The DRC UK Whole Loan Fund – which had a first close on just under £250 million last December and reached final close under 10 months from launch – provides loans to UK borrowers of up to 70 percent, with full control over underlying assets through first-ranking mortgage security.

The discretionary capital for the strategy was raised mainly from public and private pension schemes based in the UK.

“The fund raise is reflective of investors’ continued desire to take advantage of the positive spread differential over similar types of credit assets,” Dale Lattanzio, managing partner for DRC Capital, said.

He told PERE’s sister title Real Estate Capital the vehicle is the first in a series of whole loan-focused products that complement the firm’s range of senior and high yield vehicles. “Some investors don’t want to be in high yield, so we are adding a new strategy between senior and high yield; this is one step down the risk spectrum,” he explained.

The target return for investors is around 7 percent and the fund is already 50 percent deployed, Lattanzio added. DRC expects to deploy a significant portion of the fund’s capital by the end of 2018.

So far, DRC’s UK whole loan fund has created a diversified portfolio of unlevered whole loan investments in London and major regional locations across the UK, focusing on value-add, income-creating properties, the firm said.

Non-bank providers of real estate debt have recently told Real Estate Capital of the growing opportunity to provide whole loans.

“In the last few months, we have seen a lot of investor interest in whole loans,” one UK-based debt fund manager told Real Estate Capital during this month’s EXPO Real event in Munich, adding such loans can suit situations where borrowers require capital to support business plans with a value-add element, as well as for stabilised, cashflow-producing properties where sponsors are seeking leverage of as much as 75 percent.

Whole loan lending, the debt fund manager added, allows lenders to invest capital lower down the risk curve than traditional high-yield debt strategies, while also deploying in scale.

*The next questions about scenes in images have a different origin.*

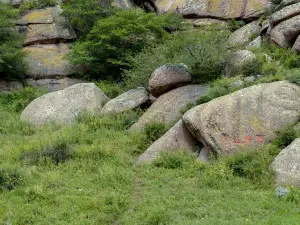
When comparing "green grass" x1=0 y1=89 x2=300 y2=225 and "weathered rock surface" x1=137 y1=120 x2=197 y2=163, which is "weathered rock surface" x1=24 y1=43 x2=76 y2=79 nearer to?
"green grass" x1=0 y1=89 x2=300 y2=225

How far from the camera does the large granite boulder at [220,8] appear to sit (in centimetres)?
2303

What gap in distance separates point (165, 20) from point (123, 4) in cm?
579

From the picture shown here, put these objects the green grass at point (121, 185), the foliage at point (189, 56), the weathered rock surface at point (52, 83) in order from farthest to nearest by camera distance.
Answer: the weathered rock surface at point (52, 83) < the foliage at point (189, 56) < the green grass at point (121, 185)

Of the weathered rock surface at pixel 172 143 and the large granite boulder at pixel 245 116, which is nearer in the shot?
the large granite boulder at pixel 245 116

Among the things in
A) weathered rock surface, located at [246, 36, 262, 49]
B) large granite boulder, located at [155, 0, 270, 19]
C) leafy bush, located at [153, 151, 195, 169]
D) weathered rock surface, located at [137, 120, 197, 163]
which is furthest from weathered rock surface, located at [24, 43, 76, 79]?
leafy bush, located at [153, 151, 195, 169]

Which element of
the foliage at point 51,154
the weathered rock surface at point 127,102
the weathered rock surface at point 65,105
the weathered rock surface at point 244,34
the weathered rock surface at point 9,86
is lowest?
the weathered rock surface at point 9,86

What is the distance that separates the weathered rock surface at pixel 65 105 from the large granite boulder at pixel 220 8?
8370 millimetres

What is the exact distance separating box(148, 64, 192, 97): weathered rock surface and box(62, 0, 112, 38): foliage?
8037 mm

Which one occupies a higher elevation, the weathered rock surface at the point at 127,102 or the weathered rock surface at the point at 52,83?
the weathered rock surface at the point at 127,102

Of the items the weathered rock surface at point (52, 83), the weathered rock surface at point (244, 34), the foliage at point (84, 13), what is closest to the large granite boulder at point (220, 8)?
the weathered rock surface at point (244, 34)

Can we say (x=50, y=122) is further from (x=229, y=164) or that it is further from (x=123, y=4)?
(x=123, y=4)

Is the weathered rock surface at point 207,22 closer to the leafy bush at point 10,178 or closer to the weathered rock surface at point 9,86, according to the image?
the weathered rock surface at point 9,86

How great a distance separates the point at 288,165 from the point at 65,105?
9716mm

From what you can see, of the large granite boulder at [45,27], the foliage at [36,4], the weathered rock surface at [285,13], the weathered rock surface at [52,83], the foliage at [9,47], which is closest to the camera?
the weathered rock surface at [285,13]
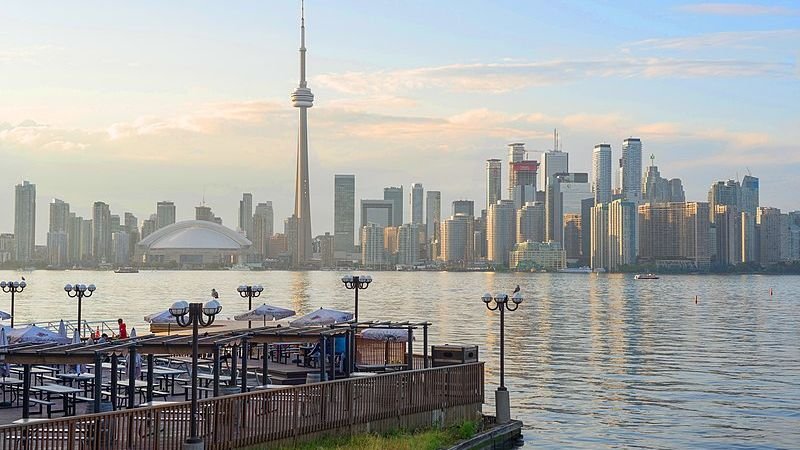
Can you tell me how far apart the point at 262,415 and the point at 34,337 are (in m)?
9.27

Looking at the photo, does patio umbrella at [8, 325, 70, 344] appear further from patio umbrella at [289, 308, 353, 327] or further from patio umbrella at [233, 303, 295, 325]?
patio umbrella at [233, 303, 295, 325]

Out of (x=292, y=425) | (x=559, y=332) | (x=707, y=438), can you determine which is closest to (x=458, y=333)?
(x=559, y=332)

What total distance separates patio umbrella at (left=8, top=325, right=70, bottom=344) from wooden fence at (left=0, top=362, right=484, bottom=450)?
834 centimetres

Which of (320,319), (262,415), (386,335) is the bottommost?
(262,415)

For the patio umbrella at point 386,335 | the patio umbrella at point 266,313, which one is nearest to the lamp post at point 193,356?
the patio umbrella at point 386,335

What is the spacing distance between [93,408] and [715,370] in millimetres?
39529

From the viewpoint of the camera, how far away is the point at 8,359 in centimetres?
2020

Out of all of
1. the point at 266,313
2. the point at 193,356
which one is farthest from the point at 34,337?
the point at 266,313

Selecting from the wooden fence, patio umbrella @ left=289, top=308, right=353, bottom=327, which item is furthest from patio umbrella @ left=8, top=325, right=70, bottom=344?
the wooden fence

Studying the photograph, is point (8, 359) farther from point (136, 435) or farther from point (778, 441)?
point (778, 441)

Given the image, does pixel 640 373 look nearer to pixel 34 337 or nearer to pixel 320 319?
pixel 320 319

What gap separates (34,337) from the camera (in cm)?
2739

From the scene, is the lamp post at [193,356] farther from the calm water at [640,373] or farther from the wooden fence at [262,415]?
the calm water at [640,373]

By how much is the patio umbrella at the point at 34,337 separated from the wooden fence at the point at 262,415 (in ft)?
27.4
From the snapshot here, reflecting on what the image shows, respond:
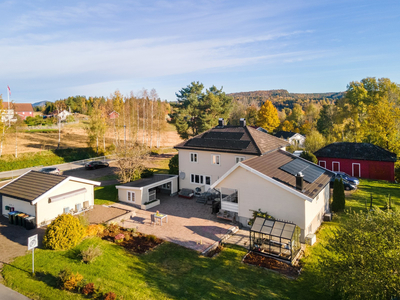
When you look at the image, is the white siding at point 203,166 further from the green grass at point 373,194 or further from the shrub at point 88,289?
the shrub at point 88,289

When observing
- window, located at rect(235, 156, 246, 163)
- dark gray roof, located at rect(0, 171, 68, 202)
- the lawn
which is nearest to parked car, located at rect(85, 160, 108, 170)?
dark gray roof, located at rect(0, 171, 68, 202)

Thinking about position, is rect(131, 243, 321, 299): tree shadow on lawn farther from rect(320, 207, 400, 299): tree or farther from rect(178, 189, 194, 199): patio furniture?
rect(178, 189, 194, 199): patio furniture

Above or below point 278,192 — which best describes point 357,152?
above

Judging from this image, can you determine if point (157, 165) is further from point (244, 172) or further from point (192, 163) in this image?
point (244, 172)

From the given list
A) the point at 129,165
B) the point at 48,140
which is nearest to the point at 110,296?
the point at 129,165

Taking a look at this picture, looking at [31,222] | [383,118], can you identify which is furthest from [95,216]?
[383,118]

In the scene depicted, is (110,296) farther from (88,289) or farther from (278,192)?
(278,192)
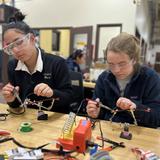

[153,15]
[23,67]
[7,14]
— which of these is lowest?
[23,67]

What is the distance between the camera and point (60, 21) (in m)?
4.95

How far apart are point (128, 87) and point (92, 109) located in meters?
0.25

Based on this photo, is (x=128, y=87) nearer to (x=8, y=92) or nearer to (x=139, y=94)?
(x=139, y=94)

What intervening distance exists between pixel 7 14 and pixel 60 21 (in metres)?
1.42

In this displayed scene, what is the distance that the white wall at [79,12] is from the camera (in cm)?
423

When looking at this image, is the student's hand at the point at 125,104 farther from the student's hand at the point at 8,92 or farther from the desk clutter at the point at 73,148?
the student's hand at the point at 8,92

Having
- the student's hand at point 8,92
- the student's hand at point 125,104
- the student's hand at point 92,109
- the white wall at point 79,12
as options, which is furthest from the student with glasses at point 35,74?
the white wall at point 79,12

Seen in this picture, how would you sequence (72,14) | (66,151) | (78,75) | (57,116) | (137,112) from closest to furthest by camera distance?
(66,151), (137,112), (57,116), (78,75), (72,14)

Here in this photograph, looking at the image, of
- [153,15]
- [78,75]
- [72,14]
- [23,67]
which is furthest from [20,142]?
[153,15]

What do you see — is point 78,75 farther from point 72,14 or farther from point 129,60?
point 72,14

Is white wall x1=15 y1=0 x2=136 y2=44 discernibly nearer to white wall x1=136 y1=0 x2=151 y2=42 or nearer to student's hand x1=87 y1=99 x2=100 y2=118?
white wall x1=136 y1=0 x2=151 y2=42

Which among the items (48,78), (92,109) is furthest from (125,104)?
(48,78)

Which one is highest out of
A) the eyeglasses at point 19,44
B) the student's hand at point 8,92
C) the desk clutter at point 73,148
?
the eyeglasses at point 19,44

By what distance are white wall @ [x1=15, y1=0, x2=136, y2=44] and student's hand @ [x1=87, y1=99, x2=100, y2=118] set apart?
319 centimetres
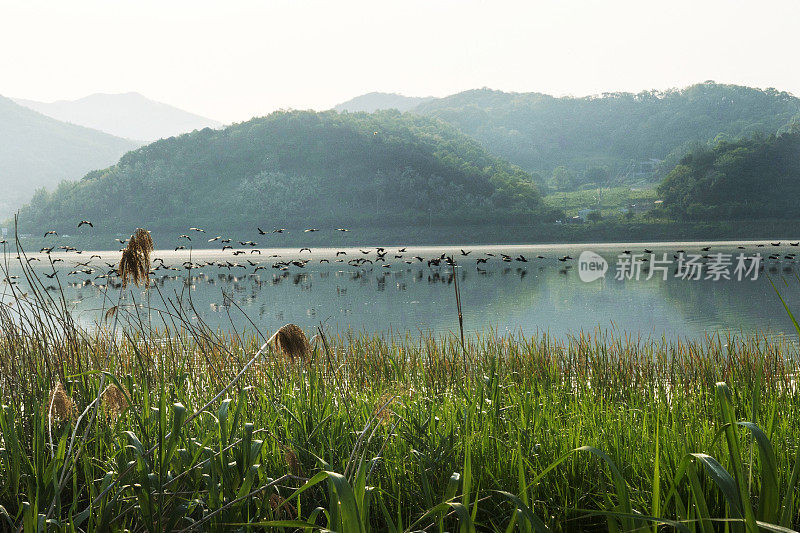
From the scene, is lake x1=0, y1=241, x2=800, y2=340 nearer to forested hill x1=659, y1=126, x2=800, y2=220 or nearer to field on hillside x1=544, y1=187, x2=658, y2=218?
forested hill x1=659, y1=126, x2=800, y2=220

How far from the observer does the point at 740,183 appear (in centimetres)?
8819

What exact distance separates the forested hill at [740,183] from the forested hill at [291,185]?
705 inches

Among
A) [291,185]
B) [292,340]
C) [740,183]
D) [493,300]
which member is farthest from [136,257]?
[291,185]

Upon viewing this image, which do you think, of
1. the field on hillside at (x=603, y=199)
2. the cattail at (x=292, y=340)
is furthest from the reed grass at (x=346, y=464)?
the field on hillside at (x=603, y=199)

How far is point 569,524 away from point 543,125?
677 ft

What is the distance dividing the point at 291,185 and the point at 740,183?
2545 inches

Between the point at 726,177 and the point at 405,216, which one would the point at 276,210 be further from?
the point at 726,177

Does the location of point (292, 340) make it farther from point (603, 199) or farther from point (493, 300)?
point (603, 199)

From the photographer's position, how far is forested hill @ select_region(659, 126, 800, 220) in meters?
83.2

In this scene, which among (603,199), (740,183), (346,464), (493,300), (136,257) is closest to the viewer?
(346,464)

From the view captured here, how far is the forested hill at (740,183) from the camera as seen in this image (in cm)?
8319

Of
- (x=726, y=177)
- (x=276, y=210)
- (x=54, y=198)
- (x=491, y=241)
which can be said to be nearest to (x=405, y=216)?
(x=491, y=241)

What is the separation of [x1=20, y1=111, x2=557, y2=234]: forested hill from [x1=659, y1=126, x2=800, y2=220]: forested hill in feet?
58.8

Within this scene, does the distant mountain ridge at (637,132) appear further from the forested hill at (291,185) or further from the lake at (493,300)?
the lake at (493,300)
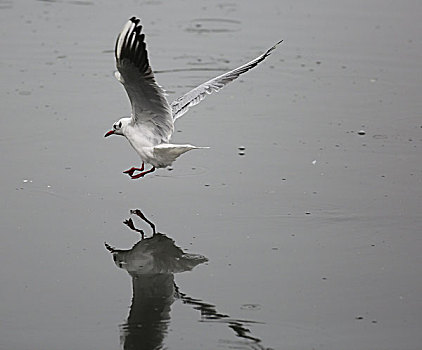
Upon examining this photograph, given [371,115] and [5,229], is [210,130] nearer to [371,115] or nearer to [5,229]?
[371,115]

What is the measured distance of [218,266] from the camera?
217 inches

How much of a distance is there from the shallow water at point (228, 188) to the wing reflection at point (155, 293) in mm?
18

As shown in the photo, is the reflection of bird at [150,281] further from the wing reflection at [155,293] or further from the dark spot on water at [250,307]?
the dark spot on water at [250,307]

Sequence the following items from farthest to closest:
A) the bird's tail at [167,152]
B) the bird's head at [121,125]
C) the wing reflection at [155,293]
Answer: the bird's head at [121,125], the bird's tail at [167,152], the wing reflection at [155,293]

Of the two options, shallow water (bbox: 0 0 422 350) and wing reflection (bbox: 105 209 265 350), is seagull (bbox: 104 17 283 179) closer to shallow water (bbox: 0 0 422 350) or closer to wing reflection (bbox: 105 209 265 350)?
shallow water (bbox: 0 0 422 350)

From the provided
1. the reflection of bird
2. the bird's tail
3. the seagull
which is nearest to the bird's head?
the seagull

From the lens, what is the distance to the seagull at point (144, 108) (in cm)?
589

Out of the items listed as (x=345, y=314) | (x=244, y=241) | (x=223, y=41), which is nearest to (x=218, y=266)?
(x=244, y=241)

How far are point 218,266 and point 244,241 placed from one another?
411mm

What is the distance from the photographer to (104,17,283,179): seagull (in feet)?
19.3

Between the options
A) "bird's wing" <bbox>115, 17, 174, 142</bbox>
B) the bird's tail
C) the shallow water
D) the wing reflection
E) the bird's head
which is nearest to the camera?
the wing reflection

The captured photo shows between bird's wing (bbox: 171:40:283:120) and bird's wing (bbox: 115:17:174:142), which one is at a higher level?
bird's wing (bbox: 171:40:283:120)

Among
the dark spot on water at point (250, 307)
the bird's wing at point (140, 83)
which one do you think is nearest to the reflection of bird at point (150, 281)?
the dark spot on water at point (250, 307)

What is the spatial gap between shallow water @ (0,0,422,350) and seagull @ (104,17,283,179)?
36cm
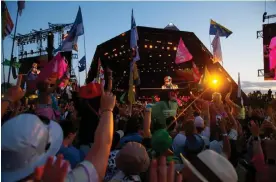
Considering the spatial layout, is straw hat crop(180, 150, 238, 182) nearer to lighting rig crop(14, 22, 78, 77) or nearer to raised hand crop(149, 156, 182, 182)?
raised hand crop(149, 156, 182, 182)

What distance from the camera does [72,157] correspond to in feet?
10.5

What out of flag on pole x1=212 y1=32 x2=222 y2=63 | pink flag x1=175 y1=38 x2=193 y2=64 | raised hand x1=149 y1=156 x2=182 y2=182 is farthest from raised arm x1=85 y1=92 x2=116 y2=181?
flag on pole x1=212 y1=32 x2=222 y2=63

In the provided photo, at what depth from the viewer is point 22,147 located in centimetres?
153

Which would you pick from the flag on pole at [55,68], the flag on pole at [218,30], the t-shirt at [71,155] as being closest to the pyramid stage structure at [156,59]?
the flag on pole at [218,30]

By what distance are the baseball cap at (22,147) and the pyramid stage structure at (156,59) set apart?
918 inches

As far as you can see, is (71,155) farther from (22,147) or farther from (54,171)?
(54,171)

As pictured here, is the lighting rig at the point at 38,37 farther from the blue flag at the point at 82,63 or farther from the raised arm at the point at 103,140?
the raised arm at the point at 103,140

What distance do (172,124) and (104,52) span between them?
84.1 ft

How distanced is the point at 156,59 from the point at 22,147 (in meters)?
30.5

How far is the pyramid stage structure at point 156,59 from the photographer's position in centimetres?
2712

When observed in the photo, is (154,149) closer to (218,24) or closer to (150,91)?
(218,24)

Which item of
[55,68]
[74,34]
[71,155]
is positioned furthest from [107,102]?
[74,34]

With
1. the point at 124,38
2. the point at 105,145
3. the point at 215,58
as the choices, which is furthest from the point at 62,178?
the point at 124,38

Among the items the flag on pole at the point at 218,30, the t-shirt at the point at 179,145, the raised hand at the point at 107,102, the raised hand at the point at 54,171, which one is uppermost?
the flag on pole at the point at 218,30
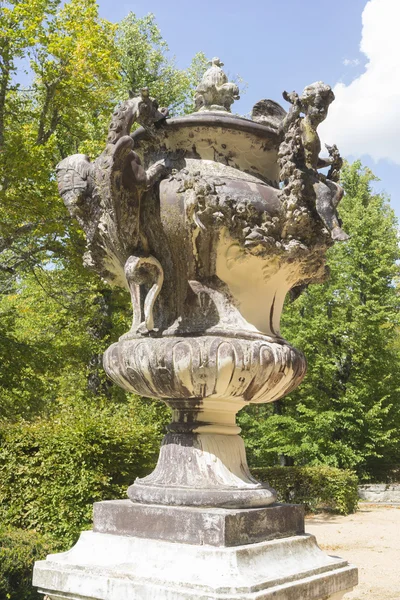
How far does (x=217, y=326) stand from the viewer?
3.07 meters

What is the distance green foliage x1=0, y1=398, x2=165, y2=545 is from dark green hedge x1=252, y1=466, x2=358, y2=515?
23.4 ft

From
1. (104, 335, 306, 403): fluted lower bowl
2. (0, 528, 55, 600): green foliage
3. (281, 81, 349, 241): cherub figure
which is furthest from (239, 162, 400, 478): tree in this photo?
(104, 335, 306, 403): fluted lower bowl

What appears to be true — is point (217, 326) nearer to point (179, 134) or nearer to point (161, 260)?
point (161, 260)

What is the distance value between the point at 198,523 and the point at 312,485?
44.7 ft

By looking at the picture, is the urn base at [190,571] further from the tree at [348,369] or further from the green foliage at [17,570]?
the tree at [348,369]

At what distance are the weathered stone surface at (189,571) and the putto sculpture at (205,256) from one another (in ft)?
0.43

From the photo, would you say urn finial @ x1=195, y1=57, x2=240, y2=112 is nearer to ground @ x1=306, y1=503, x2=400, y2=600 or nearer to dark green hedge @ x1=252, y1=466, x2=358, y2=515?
ground @ x1=306, y1=503, x2=400, y2=600

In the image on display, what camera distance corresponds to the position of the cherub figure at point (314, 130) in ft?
10.3

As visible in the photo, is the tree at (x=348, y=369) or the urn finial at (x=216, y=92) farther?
the tree at (x=348, y=369)

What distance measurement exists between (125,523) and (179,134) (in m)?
1.98

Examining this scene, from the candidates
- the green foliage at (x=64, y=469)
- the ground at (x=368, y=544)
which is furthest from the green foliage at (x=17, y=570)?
the ground at (x=368, y=544)

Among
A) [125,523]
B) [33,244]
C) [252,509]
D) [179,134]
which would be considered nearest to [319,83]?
[179,134]

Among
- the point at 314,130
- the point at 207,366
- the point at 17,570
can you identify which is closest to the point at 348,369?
the point at 17,570

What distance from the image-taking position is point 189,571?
8.52 feet
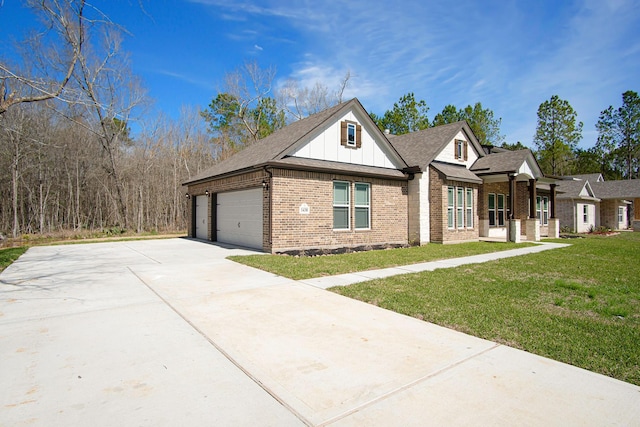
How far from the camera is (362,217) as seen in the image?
1370 cm

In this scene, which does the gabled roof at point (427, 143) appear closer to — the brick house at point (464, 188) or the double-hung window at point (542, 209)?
the brick house at point (464, 188)

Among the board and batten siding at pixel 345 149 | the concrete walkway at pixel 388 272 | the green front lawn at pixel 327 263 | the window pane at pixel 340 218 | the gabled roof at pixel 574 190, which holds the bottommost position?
the concrete walkway at pixel 388 272

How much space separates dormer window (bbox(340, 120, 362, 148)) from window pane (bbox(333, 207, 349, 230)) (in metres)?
2.60

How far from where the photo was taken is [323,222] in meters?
12.3

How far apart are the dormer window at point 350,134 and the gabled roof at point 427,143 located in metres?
3.09

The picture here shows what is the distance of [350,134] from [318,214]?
3.69 m

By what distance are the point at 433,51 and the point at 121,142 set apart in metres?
25.2

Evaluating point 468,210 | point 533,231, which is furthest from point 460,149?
point 533,231

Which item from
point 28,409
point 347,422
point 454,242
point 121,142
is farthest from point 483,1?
point 121,142

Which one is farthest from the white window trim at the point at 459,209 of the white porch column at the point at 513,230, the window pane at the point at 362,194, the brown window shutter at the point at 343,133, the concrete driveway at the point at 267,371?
the concrete driveway at the point at 267,371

Another debt fund manager, Lorcain Egan, Starwood’s head of lending in Europe, told Real Estate Capital in August the firm has recently shifted the focus of its lending mandate to whole loans, due to a “better” risk-adjusted return compared with mezzanine financing. While Starwood targets mezzanine positions priced above mid-700 basis points all-in cost to meet return requirements for investors, the market for mezzanine financing offered margins in the high 500s to low 700s bps range, Egan noted at the time.